夏兰新阴沉了脸,问:我今天来,一点都不心虚,我只是来问一问你,你哪一天才肯回新疆?
贺方成阴阳怪气地笑笑:用你刚才的话,我的事好象不关你的事吧?
夏兰新笑嘻嘻:是不关我的事,我只是想知道,过几天,我与颜智君结婚了,你来不来参加我们的婚礼?
贺方成吃惊地看着夏兰新,但,一想到李敬业先前给他说的话,他瞬即大笑了起来,这一下轮到她吃惊地望着他了,好大一阵才问:你觉得好笑吗?
贺方成停下大笑:编谎话吹牛也不打个草槁,你别不是听说你姐要与颜智君结婚了,急昏了头说胡话吧?
夏兰新惊讶地看着他,好一阵才问:你是怎么知道的?
贺方成得意洋洋:我不但知道这些,而且还知道你姐已经有喜在身了,你们几个还能闹腾几天?
夏兰新惊讶后,问:那你还不赶快走?
贺方成幸灾乐祸地问:我为什么要急着走?
夏兰新:你不觉得你在这里是多余的么?
贺方成大笑:我大姨姐嫁人,怎能说我这个未来的妹夫是多余的人?
夏兰新笑眯眯地问:谁给你说的,我姐就是你的大姨姐了?胡乱攀亲,脸皮真厚呀。
贺方成脸也不红:兰妹,你与你姐争丈夫,你的脸皮比我的脸皮厚多了呀。
夏兰新:这样说来,你是在这里等着送贺礼喝喜酒了?
贺方成赶紧说:非也,非也,送贺礼喝喜酒那是理所当然的事,但,我最主要的事,是在等我的兰妹回心转意,别急了我心里。
夏兰新冷笑了一声:你是想看我的笑话吧?
贺方成赶忙走近兰新,拉起她的双手,说:兰妹,别闹了好不好?你想一想,你姐与你姐哥乃是神仙似的人物,他俩的姻缘乃是上天早就注定好了的,岂是凡夫俗子们能够随便掺合进去的?别再这样执迷不悟地伤害几个人的心,好不好?

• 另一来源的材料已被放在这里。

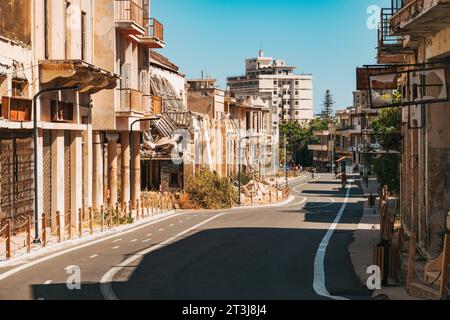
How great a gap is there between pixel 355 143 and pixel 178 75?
69833mm

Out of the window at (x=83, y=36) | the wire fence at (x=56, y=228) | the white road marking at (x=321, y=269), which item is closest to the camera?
the white road marking at (x=321, y=269)

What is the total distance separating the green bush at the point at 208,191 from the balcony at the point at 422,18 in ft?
116

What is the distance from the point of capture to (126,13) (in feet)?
144

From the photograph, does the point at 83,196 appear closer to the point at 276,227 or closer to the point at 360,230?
the point at 276,227

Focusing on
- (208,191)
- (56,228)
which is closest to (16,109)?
(56,228)

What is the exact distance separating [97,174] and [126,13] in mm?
8056

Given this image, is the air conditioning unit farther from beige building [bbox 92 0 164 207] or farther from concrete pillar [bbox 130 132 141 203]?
concrete pillar [bbox 130 132 141 203]

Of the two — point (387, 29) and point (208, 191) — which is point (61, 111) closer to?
point (387, 29)

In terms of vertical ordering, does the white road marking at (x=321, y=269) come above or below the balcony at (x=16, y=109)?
below

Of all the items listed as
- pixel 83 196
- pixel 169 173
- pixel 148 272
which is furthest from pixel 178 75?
pixel 148 272

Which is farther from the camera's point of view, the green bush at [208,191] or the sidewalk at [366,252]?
the green bush at [208,191]

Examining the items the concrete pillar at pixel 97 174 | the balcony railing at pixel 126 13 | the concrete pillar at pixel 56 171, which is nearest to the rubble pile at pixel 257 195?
the concrete pillar at pixel 97 174

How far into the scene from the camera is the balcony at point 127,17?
43.3m

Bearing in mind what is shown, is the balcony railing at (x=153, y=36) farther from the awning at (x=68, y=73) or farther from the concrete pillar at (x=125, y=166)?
the awning at (x=68, y=73)
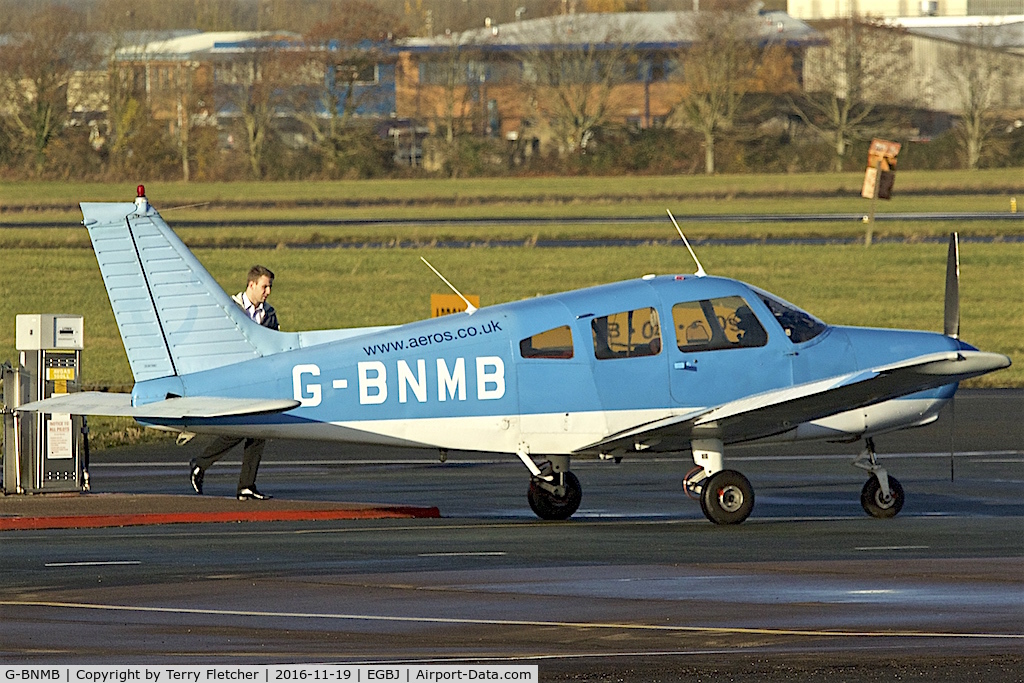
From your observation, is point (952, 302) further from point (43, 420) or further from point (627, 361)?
point (43, 420)

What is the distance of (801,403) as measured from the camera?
532 inches

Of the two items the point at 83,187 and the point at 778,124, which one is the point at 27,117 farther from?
the point at 778,124

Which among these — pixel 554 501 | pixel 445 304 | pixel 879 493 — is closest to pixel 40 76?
pixel 445 304

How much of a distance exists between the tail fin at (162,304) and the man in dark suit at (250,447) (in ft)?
3.29

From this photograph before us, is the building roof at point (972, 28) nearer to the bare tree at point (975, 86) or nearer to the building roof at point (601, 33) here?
the bare tree at point (975, 86)

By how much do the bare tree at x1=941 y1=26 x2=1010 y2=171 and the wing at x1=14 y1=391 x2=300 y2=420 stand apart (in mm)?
81653

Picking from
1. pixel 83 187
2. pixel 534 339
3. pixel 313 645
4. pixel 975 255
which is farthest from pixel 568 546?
pixel 83 187

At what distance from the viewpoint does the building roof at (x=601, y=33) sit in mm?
104750

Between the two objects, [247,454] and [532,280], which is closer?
[247,454]

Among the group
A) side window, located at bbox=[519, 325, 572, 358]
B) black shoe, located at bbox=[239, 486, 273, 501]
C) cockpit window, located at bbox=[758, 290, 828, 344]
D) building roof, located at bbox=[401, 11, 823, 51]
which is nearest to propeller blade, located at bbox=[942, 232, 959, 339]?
cockpit window, located at bbox=[758, 290, 828, 344]

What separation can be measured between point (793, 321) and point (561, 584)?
4.11 m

夏兰新使气地抽回手,赌气地说:不好,我就是要与她争一争,看她的鬼影神功会不会打在我的身上。
贺方成一下明白了,他心疼的兰妹,肯定在她姐姐面前受了气,才来找他撒气的,忙安慰道:兰妹,别生气,待我想想办法,也让她生生气,好么?
夏兰新问:我姐我姐哥如此厉害,你有啥办法能让他俩生气?
贺方成叹了一口气:是呀,他俩多厉害呀,正面肯定让他俩生不了气,我们从反面让他们生气,不就行了么?
夏兰新不解地看着他问:怎么个反面法?
贺方成怪怪地笑笑:你马上嫁给我,让他们看看,你这么漂亮,竟然嫁了我这么丑一个男人,让他们一想起来就生气,不就行了?
夏兰新大笑,说:这个办法倒是一个好办法,可是,我的一生岂不是就毁了么?
贺方成急忙道:嫁给我,怎能说是毁了你呢,我也能给你幸福呀,还不得象你姐姐,整天提心吊胆怕别人争了丈夫去,对么?
夏兰新笑了笑才说:你说得对,也想得美,可我,还是忘不了颜智君,我还要想我的美去。
说完,转身走了出去,贺方成无可奈何地跟在后面说:你实在要睁着眼睛去撞墙壁,我也没有办法,不过,撞痛了,就回到我这里来疗伤吧。
不料,身后传来冷沙沙的说话:那何新兰的鬼影神功所伤的伤,你能疗好吗?
他一惊,赶紧转过身来,说道:那样的伤,除了我能治,谁还能治?
沙沙冷笑一声:你比颜智君更有魅力?
贺方成也冷笑了一声:看来,大记者也被那何新兰伤得不轻呀,难道那颜智君也是一个怕老婆的人,不敢给你疗伤么?